Calor de 38 grados provoca incendios masivos en Siberia

El polo Ártico está registrando temperaturas récord de hasta 38 grados en la localidad de Verkhoyansk, en una temporada en la que normalmente llegan a los 20 grados centígrados. Esta temperatura se registró el sábado pasado, durante el solsticio de verano, tras una larga ola de calor que ha vivido Rusia.

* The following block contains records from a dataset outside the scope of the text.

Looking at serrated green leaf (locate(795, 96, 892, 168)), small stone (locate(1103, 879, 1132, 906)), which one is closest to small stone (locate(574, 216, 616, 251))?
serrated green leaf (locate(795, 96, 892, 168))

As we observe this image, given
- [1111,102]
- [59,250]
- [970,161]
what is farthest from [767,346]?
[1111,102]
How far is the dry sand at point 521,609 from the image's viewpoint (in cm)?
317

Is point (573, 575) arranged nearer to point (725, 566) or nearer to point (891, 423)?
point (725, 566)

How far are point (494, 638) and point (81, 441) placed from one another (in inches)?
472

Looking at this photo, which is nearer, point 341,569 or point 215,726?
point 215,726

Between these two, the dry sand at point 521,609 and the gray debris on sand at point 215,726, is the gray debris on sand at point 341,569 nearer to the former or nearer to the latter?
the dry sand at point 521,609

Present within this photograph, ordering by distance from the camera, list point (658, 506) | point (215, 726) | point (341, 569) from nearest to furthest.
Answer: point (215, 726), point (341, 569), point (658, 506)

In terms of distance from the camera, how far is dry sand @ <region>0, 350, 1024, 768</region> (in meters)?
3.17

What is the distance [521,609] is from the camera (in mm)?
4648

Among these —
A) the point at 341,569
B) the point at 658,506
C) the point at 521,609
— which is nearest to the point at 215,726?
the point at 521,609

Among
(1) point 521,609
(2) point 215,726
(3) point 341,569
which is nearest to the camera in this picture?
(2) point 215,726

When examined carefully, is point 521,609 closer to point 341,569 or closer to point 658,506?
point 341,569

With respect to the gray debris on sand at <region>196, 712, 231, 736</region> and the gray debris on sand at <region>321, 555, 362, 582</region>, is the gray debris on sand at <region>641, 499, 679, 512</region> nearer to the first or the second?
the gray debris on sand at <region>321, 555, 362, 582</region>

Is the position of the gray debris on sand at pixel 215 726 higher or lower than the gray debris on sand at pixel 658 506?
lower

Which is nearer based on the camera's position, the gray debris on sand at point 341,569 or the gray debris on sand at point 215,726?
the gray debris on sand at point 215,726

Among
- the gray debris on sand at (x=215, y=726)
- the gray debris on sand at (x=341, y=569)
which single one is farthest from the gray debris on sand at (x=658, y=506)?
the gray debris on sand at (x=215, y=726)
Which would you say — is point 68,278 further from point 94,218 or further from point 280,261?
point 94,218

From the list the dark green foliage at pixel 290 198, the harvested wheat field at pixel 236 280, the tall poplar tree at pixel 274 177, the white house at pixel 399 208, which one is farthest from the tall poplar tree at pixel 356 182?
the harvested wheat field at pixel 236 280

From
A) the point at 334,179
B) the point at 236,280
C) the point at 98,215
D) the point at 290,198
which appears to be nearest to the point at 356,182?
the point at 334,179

“El Ártico se está calentando más rápido que cualquier otra parte del planeta. No es sorprendente que se estén rompiendo lo récords en esta región: veremos más situaciones similares en el futuro”, declaró Dann Mitchell, profesor de Ciencias Atmosféricas de la Universidad de Bristol en una entrevista con la BBC.

La Agencia Federal Forestal de Rusia informó que desde el 15 de junio se han registrado más de 330 incendios en los bosques del Círculo Polar Ártico, en 49 regiones diferentes de Rusia. A partir del 22 de junio, seis incendios más que abarcan más 130 kilómetros cuadrados han aparecido en la región de Chukotka, y 66 más en otras partes del país, lo que lleva el total a 72 incendios actualmente activos que arden en Rusia.

Ha sido un comienzo extremadamente cálido para 2020 para Siberia. De hecho, según los científicos de los Centros Nacionales de Información Ambiental de la NOAA , la salida de las temperaturas terrestres y oceánicas para el mes de mayo de 2020 mostró que Asia  tuvo su mayor salida de temperatura de mayo registrada: 2 grados C por encima de lo normal.Calor de 38 grados EN Siberia

Las altas temperaturas registradas en tierra están afectando en menor medida a la capa de hielo del Ártico. En el 2020 se han registrado también ya los récords de temperatura en la Antártida en pleno verano austral. El 6 de febrero se llegaron a los 18,3 grados en la base argentina Esperanza, en suelo continental. Tres días después se llegaron a los 20.75 grados en la isla de Seymour.

En contraste con el Ártico, la superficie helada en la Antártida se había mantenido hasta mediados de la pasada década. El desprendimiento del iceberg gigante A68, en el 2017, se interpretó sin embargo como el posible punto de inflexión y la señal inequívoca de que el calentamiento se está acelerando también en el polo sur.